El buscador de Dios tiene algo de peregrino. Para el peregrino es importante el destino, pero es también importante el camino, cada etapa, cada día con sus afanes. A veces la marcha se hace llevadera, pero otros días se te pone todo muy cuesta arriba. En ocasiones caminas con otros, que tiran de ti, o tú tiras de ellos. Y es en la conversación, en los relatos compartidos, en las anécdotas o enseñanzas, donde uno aprende, y por eso mismo se va haciendo más sabio. En otras ocasiones caminas solo, y en el silencio aprendes a escuchar de otra manera, a la naturaleza, a los lugares por los que pasas, y al Dios que está detrás de todo ello. En el camino vas aprendiendo a distinguir lo importante de lo accesorio, a irte gastando, a descubrir y poner en práctica valores que sirven para la vida. Hay días en que estás risueño, y otros en que avanzas más sombrío, más arisco, con menos humor.

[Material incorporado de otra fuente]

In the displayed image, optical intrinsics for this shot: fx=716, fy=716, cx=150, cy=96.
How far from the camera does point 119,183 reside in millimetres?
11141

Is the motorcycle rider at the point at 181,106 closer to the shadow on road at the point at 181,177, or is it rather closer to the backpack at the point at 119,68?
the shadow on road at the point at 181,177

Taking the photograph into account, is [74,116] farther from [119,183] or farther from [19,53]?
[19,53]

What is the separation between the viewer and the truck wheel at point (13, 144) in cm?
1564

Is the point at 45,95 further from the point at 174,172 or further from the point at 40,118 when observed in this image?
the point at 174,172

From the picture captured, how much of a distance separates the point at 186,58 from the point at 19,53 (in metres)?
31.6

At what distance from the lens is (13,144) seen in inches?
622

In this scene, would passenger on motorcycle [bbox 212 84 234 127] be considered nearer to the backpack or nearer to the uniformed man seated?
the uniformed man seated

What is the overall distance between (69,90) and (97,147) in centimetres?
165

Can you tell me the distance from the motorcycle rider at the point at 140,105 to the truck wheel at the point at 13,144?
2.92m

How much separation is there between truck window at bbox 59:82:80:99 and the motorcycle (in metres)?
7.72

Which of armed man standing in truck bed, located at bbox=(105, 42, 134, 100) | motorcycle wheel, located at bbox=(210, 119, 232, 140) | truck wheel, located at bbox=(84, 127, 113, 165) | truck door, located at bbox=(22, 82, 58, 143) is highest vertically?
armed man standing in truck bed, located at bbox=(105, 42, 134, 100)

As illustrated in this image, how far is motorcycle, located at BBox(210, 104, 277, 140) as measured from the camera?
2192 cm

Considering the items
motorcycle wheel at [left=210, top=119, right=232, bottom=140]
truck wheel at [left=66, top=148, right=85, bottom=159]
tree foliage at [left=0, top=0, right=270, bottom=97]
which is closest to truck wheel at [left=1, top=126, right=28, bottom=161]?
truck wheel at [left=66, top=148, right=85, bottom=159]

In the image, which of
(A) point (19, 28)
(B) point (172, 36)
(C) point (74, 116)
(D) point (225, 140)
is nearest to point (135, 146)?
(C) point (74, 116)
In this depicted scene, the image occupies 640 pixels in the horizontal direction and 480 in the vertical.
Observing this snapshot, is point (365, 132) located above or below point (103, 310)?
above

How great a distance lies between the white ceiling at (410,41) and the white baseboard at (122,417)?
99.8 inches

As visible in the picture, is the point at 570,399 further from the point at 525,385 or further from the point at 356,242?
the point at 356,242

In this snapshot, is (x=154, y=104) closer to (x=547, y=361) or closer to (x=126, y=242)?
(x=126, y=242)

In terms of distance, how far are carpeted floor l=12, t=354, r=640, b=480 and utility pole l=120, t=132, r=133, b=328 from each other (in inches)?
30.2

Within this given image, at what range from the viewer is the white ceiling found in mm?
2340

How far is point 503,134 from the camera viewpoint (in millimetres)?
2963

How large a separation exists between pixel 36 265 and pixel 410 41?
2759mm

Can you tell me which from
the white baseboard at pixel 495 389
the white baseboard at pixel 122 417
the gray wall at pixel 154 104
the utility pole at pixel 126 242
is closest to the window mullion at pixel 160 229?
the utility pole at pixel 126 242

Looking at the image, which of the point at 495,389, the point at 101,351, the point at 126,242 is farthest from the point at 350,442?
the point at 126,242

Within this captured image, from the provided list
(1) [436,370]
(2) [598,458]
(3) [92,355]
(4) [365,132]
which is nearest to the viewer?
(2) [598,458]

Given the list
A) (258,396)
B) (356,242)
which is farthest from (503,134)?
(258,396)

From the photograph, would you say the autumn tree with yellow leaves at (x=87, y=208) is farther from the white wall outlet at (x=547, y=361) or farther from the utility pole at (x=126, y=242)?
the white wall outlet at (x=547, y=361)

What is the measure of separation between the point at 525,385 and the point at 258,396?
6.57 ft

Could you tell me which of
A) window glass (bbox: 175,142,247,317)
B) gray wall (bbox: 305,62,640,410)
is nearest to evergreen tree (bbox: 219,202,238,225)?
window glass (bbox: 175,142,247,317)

Somos, en cualquier caso y siempre de camino, buscadores. De Dios, de los otros y de nosotros mismos. Ese Dios que se encarnó en Jesús, que pasó por el mundo haciendo el bien. Que vivió entre los hombres y mujeres de su época y les enseñó lo que es el Amor verdadero. Nosotros continuamos la senda de aquellos que, en el encuentro con él, vieron transformada su vida. Somos Pedro equivocado. Y Juan que echa a correr. Somos José de Arimatea que da un paso al frente. Y Magdalena, que no se quiere apartar de él. Somos María con el corazón traspasado, incapaz de comprender, pero dispuesta a arriesgar y confiar. Somos el Cireneo cargando con la cruz. Somos, a veces, personas encerradas en jaulas de oro. Pero también somos capaces de salir a la intemperie para dejar que, en ella, la vida se nos muestre en toda su complejidad y grandeza. Somos la mujer de Pilato que intercede por el justo, y el propio Pilato perdido en su egoísmo. Somos Caifás, atascado en lo establecido, pero también somos los discípulos de ojos abiertos y corazón generoso, dispuestos a escuchar una palabra nueva.

Somos los testigos del resucitado. Ese Dios que, en Jesús, fue crucificado, aplastado por los poderes injustos y que, en la cruz, abrazó a la humanidad entera para reencontrarse con nosotros. Lo buscamos porque creemos que resucitó y que su espíritu sigue alentando y despertando, en nuestro mundo, a todos aquellos que viven en tinieblas, en sombras, y que necesitan hoy, como siempre, sostener la vida en el Amor.